Once our new helper was on board, things started to become easier.  However, there was more work to be done in order to feel nourished. I needed to release some of the responsibilities I had taken on. I was cooking breakfast, packing lunches, preparing snacks, and cooking elaborate dinners in an effort to provide my family with healthy and exciting meals. This would swallow my entire day. Not to mention I was doing this all while tending to other household duties like cloth diapering, cleaning the house, walking the dog, etc. THEN on top of all that, taking care of our son and trying to run a successful medical practice. It was exhausting. I needed to trim the fat by dropping some tasks entirely. This eased some of the mama burn out mode I was in, but still my cup was not overflowing.


Because I was trying to get so much done at home, I barely left my house. This affected my mood, and one of the biggest secrets to changing your mood is to change your environment. Once I relinquished some of the household duties, I had more time to get out of the house. My son and I started attending more mother's groups, discovering and playing in hidden parks, and frequenting museums. I started spending time with my favorite women, chatting, bonding, and helping get the oxytocin flowing for everyone. Women thrive off of this hormone of love, and my cup was continuing to fill. 


Although it felt good to be doing less, I was struggling with getting things done. My to-do list was spiraling out of control, and I was overwhelmed. Setting simple and effective goals or "to-do's" for each day would help me start to tick things off of my list. Writing things down on paper made my goals attainable. At the end of each day when I would see most things crossed off my list, the feeling of accomplishment was satiating.

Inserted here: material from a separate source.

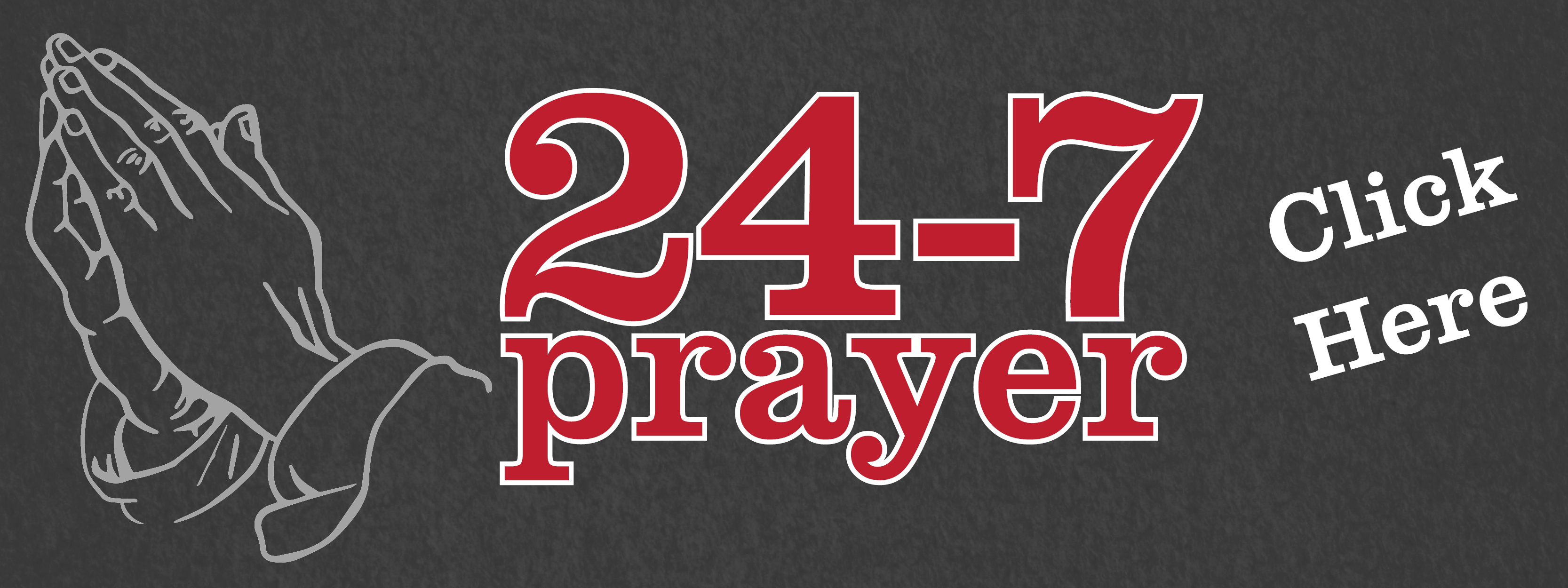 24-7 Prayer Graphic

When my son was a newborn, despite my hectic schedule, I still made it through the day with patience and grace. Then about 10 months later I found myself waking up angry and frustrated. My patience and grace missing. I was worn out, exhausted, and not my usual self. Step one was a properly prescribed homeopathic remedy. Step two was taking multiple breaks during the day to reboot. I lovingly named them my "smokeless smoking breaks", 3 minutes to just stop and breathe. The act of pausing and focusing on my breath worked wonders. Next I started to incorporate creative ways of centering myself during the longer breaks. I worked with essential oils, healing crystals, and a gratitude journal. My cup was almost full.

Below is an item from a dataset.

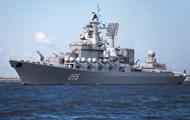 Россия проведет учения в Средиземном море с участием 25 кораблей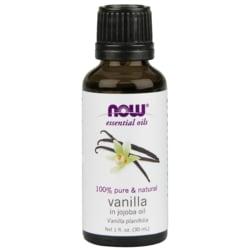 NOW Foods Vanilla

The wonders of self-care are astounding. Just a few hours away from clawing hands and endless requests can recharge your batteries in ways you didn't know were possible. Performing some small act of self-care either daily or weekly is a priority. A hot shower or a long soak in the tub might be all you need to feel human again, or you might need something more. A non-negotiable is valuing the gift of health. Working with your doctor to optimize your mental, emotional, physical, and spiritual state is the ultimate act of self-care. As I approach my son's first birthday, and subsequently the one year mark of being a mother, I look back and see that I took very little time for myself but I always made sure my health was in order. To continue evolving and exploring the gift of self-care, I am committing to practicing a small act each day, and every Sunday doing something bigger. Each morning I will pull a card to help provide insight and guidance for my day while having a cup of tea. Pretty simple, right? On Sunday's, I will do something more luxurious, like sit in a sauna, get my hair cut, spend time writing in a coffee shop, or have a date with friends.

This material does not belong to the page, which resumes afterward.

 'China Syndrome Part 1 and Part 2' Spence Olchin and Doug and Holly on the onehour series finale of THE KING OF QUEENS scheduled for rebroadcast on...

Every mother experiences burnout to one degree or another, but following these steps along with an individualized treatment plan can help you navigate some of the challenges. Your needs ebb and flow and also evolve. So too will your treatment plan, which is why it’s important to work closely with your doctor.

It is incredibly important to be honest with yourself when you ask if your cup is overflowing. Manifesting solutions are possible, you just need to be in the right hands to help bring it forth as reality. Your importance does not waiver whether you are a maiden, a pregnant woman, a new mother, or a seasoned mama.

No matter where you are on your transition from maiden to mother, let's work together and watch your cup fill and runneth over.